How many passes before we are able to capture the mean characteristics of this particular emission source? Figure 4 below shows how uncertainty is reduced in the mean methane plume area estimate as the number of passes increases. This is the same basic statistical principle as, for example, political polling where the more people that are polled within a given population, the closer the poll comes to reflecting the truth. In this case, we find that after 10 passes, the uncertainty is reduced to by almost half, from ~45% to less than 25%. After 20 passes, uncertainty is reduced to less than 20%. Interestingly, our driving in West Oakland revealed that a similar number of passes is required to characterize hot spots in a much more urban and industrialized setting.
Important Take Homes
Because of rapidly changing winds, the plume position and the rate that it disperses as it is carried away from the source is quite dynamic. Mobile measurements allow us to account for these dynamics to some extent, even when compared to a perfectly positioned fixed sensor. Whereas a fixed sensor may oftentimes be sampling at the plume edges, thus underestimating the amount of methane in the plume, mobile measurements allow sampling throughout the cross section of the plume.
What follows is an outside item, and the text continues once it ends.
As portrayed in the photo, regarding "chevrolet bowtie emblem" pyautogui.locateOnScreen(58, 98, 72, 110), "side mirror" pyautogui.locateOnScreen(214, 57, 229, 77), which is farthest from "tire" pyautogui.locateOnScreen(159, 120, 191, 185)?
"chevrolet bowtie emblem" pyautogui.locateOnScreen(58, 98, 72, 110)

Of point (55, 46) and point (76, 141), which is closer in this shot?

The mobile platform also allows us to sample across tens and potentially hundreds or thousands of farms or other methane sources, such as oil and gas wells. Measurements of this type at the individual farm scale and across various different types and sizes of farms could provide a data set with which to identify best practices for reducing methane emissions from dairy and other livestock operations.
How We Did It
Before we drove communities in California’s Central Valley, we weren’t sure what our sensing system would find in terms of methane. Initially, in the winter of 2016 and 2017, we chose to do more sparse driving across a handful of cities (Tracy, Stockton, Modesto, Manteca, and Turlock) that were accessible using San Francisco as our home base.
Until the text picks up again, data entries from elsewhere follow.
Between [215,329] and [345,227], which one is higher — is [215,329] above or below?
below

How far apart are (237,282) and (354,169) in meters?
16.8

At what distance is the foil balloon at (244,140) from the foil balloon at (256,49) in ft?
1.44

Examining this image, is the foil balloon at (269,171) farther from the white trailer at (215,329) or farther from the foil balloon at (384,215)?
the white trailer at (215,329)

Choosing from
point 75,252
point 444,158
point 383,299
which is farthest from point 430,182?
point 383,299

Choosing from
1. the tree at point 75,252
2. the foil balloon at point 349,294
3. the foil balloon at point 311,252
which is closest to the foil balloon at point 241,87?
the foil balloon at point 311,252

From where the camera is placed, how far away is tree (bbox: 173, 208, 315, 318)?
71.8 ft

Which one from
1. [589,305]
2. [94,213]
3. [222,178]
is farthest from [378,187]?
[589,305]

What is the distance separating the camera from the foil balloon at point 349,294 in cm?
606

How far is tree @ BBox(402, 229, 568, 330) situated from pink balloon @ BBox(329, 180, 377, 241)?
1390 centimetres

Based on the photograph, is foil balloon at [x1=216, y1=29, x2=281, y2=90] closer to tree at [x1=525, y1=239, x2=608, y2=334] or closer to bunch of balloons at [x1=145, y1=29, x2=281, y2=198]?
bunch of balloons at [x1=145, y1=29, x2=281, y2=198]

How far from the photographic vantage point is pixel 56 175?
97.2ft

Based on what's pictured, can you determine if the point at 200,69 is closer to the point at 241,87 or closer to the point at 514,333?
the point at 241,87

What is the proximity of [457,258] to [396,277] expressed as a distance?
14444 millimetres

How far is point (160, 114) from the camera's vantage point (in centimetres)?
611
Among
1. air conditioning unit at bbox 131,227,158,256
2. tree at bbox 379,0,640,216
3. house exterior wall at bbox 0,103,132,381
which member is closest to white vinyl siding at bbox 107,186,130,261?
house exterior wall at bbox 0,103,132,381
Later in 2017, we focused on high density driving in Modesto due to its unique combination of industrial, urban, and agricultural emission sources. We made repeat trips along I-99 and I-5 to capture hyperlocal data about the region’s methane emissions. We also measured black carbon, ozone, and carbon dioxide at the same time to get a holistic picture of the pollution load facing the Valley from a number of sources.
Seeing the environmental impact of our industrial and agricultural activities helps us better understand how our actions affect our environment. All of this is to say, that the more data we have about emission sources like methane, the better equipped we will be to find solutions to reduce or capture the gas so that it doesn’t continue exacerbating climate change.
Tracking these sources through innovative technology, like that developed by Aclima, will allow us to finally see data in real-time and be able to apply on-the-ground solutions to confirm the effectiveness. Solutions offered by Aclima’s hyperlocal data visualizations will arm farmers, ranchers, and policy makers with new layers of data that can inform best practices that protect people, profits, and the planet.